Respiratory muscle dysfunction; It is a decrease in respiratory muscle strength, endurance,
or both, caused by factors such as elongated diaphragm fibers, increased respiratory
workload, changes in muscle mass and abdominal weight. Strength is defined as the muscle's
capacity to produce power, while endurance is defined as the muscle's ability to sustain a
given force over time (the capacity to resist fatigue). Loss of strength and/or endurance
contributes to diaphragm weakness and impaired performance.
Neural respiratory impulse, indirectly measured by electromyogram of respiratory muscles, has
attracted attention as a potential physiological marker of clinical deterioration due to
imbalance between workload and capacity of respiratory muscles. The neural respiratory drive
is the output of the brainstem respiratory centers. Neural respiratory drive is not affected
by the patient's will, is associated with symptoms such as dyspnea, and is usually increased
in chronic obstructive pulmonary disease patients.
Mechanical abnormalities such as airflow obstruction, static and dynamic hyperinflation, and
intrinsic positive end-expiratory pressure increase the load on respiratory muscles in
individuals with chronic obstructive pulmonary disease.
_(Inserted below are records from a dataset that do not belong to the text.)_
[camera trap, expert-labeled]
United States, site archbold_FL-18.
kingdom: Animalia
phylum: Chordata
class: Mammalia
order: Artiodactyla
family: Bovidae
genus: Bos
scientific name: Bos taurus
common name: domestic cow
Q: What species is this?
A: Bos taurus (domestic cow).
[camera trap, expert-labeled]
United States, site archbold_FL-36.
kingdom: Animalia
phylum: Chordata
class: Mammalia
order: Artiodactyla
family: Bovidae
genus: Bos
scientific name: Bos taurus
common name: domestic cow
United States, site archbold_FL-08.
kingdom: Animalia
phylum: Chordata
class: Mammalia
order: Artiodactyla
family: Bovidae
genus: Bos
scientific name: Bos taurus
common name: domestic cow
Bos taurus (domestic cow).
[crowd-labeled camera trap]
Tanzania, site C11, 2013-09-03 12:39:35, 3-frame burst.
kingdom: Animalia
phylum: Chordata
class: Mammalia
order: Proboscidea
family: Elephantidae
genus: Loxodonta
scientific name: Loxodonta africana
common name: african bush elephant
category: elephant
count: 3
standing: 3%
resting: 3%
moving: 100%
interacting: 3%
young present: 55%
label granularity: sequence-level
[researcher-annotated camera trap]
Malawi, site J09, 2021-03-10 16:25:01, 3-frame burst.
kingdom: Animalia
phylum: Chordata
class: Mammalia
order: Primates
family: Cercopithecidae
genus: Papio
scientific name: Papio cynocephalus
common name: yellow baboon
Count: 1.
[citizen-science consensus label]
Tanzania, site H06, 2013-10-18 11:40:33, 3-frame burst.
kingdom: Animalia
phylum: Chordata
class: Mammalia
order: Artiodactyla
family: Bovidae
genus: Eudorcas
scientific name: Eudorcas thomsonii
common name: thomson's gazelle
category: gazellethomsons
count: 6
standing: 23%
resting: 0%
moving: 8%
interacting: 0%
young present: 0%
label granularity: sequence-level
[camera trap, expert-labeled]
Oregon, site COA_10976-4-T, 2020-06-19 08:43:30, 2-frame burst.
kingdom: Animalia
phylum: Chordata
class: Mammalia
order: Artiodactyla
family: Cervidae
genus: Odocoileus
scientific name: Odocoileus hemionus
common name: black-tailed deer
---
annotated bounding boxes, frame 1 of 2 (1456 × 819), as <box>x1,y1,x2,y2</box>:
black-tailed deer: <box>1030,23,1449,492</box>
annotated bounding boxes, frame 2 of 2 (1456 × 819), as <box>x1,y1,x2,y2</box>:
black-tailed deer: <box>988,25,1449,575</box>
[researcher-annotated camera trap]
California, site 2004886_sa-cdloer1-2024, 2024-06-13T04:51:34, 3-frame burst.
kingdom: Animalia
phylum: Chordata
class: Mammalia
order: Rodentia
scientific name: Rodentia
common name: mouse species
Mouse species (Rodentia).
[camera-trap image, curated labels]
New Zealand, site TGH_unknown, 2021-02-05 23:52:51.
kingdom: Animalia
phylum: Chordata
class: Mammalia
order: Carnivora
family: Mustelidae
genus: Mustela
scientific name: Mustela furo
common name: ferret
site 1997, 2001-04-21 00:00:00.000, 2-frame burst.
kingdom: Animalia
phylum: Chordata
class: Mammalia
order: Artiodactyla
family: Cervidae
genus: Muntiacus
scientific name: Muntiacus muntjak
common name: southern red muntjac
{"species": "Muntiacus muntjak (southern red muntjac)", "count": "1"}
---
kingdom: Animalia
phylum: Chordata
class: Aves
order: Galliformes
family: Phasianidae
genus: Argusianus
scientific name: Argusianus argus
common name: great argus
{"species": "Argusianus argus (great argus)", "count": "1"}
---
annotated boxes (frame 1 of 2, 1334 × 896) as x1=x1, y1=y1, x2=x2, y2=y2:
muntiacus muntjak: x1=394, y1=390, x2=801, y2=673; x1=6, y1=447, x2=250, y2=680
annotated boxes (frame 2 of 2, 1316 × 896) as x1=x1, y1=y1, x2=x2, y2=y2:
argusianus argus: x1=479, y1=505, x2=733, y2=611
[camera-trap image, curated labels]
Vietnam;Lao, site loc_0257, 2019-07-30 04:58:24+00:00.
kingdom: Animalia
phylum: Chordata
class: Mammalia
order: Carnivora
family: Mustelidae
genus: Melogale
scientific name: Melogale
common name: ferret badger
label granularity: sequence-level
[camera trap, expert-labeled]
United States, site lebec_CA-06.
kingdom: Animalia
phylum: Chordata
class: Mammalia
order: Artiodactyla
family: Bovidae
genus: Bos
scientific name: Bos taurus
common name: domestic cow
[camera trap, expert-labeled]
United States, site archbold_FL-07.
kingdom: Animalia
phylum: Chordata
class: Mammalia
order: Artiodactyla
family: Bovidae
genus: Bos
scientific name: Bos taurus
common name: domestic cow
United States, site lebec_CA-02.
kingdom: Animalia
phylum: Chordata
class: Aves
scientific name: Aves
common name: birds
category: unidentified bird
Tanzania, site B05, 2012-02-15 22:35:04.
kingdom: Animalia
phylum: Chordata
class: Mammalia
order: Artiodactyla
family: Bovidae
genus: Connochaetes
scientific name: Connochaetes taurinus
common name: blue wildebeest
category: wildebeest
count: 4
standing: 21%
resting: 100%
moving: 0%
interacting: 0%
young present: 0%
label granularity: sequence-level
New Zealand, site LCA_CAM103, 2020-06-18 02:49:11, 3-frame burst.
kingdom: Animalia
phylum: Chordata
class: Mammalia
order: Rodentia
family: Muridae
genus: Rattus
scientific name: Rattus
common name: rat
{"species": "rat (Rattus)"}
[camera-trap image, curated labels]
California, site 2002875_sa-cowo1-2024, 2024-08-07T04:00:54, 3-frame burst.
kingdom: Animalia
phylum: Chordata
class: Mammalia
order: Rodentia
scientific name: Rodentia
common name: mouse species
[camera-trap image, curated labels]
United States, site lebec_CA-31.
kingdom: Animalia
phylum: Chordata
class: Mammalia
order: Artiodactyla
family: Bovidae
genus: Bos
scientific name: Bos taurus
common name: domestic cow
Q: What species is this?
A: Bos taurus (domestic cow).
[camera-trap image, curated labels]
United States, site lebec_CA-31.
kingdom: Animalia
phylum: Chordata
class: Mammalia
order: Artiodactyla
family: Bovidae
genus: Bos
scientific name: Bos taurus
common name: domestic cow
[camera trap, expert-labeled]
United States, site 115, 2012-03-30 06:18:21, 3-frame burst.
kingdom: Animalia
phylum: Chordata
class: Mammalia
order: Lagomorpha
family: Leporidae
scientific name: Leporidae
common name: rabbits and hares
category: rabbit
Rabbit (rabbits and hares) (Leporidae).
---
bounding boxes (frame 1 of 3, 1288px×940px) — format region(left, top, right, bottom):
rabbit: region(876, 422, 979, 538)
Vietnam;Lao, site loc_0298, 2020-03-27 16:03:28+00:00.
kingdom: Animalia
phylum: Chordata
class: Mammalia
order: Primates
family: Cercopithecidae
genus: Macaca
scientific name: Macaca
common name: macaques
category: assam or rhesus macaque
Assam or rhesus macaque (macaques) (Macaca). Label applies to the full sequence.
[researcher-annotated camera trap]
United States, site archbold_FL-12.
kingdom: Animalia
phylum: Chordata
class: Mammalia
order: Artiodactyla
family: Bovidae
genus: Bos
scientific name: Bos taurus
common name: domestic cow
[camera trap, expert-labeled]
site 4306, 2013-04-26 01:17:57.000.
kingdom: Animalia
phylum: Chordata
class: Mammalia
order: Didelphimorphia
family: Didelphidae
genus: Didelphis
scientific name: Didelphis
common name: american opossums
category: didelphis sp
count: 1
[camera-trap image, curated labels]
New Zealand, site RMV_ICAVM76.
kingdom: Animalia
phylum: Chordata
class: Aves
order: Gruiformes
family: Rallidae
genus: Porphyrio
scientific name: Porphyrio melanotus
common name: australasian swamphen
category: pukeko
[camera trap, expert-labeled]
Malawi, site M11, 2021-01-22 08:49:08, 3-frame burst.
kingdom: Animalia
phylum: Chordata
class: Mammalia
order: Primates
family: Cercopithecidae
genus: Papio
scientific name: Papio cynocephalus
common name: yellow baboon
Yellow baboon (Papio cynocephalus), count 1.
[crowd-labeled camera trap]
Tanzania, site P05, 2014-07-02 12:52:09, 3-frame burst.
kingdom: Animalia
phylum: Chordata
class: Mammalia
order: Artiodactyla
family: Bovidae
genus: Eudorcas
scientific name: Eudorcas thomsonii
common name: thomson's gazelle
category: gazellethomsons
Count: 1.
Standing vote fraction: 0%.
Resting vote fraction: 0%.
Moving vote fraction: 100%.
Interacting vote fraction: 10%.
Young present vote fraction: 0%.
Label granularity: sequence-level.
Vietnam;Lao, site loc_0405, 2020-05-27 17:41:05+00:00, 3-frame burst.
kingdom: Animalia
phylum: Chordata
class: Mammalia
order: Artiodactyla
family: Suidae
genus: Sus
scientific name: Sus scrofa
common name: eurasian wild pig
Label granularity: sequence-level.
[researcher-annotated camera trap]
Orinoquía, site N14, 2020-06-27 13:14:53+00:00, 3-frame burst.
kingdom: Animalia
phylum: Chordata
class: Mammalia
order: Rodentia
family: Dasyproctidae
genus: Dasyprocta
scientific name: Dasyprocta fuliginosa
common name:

Inspiratory muscle contraction is
impaired as a result of pressure changes, muscle shortening, increased contraction rate,
change in geometry, and decreased compliance of the respiratory system. As a result, an
increase in muscle activation and neural respiratory drive is observed. Those with severe
chronic obstructive pulmonary disease require significantly higher muscle activations, both
electrical and mechanical, to breathe and overcome the respiratory workload than those with
mild to moderate chronic obstructive pulmonary disease. In individuals with chronic
obstructive pulmonary disease, neural respiratory drive increases when the load on the
respiratory muscles increases as a result of an increase in respiratory workload, a decrease
in capacity, or a combination of both. Studies have shown that in addition to respiratory
workload, workloads given with respiratory muscle training devices lead to an increase in the
activation of respiratory muscles.
In addition to pulmonary changes, extrapulmonary changes occur in individuals with chronic
obstructive pulmonary disease. Loss of respiratory muscle strength and endurance; The effect
of the inappropriate position of the diaphragm on length-tension due to hyperinflation are
among the most common extrapulmonary changes resulting from the use of corticosteroids,
hypoxemia and hypercapnia. Weakness of respiratory muscles in chronic obstructive pulmonary
disease patients leads to hypoxemia, hypercapnia, dyspnea and reduces exercise capacity.
Inspiratory muscle training reduces type 2 fibers, shortens the inspiratory time, prolongs
the expiratory time, and reduces dynamic hyperinflation. Inspiratory muscle training has been
proposed as one of the non-pharmacological treatment modalities because it can delay
worsening of lung function by increasing inspiratory muscle strength and endurance. In
chronic obstructive pulmonary disease, inspiratory muscle training improves respiratory
muscle strength and exercise capacity and reduces dyspnea and is widely used in therapy.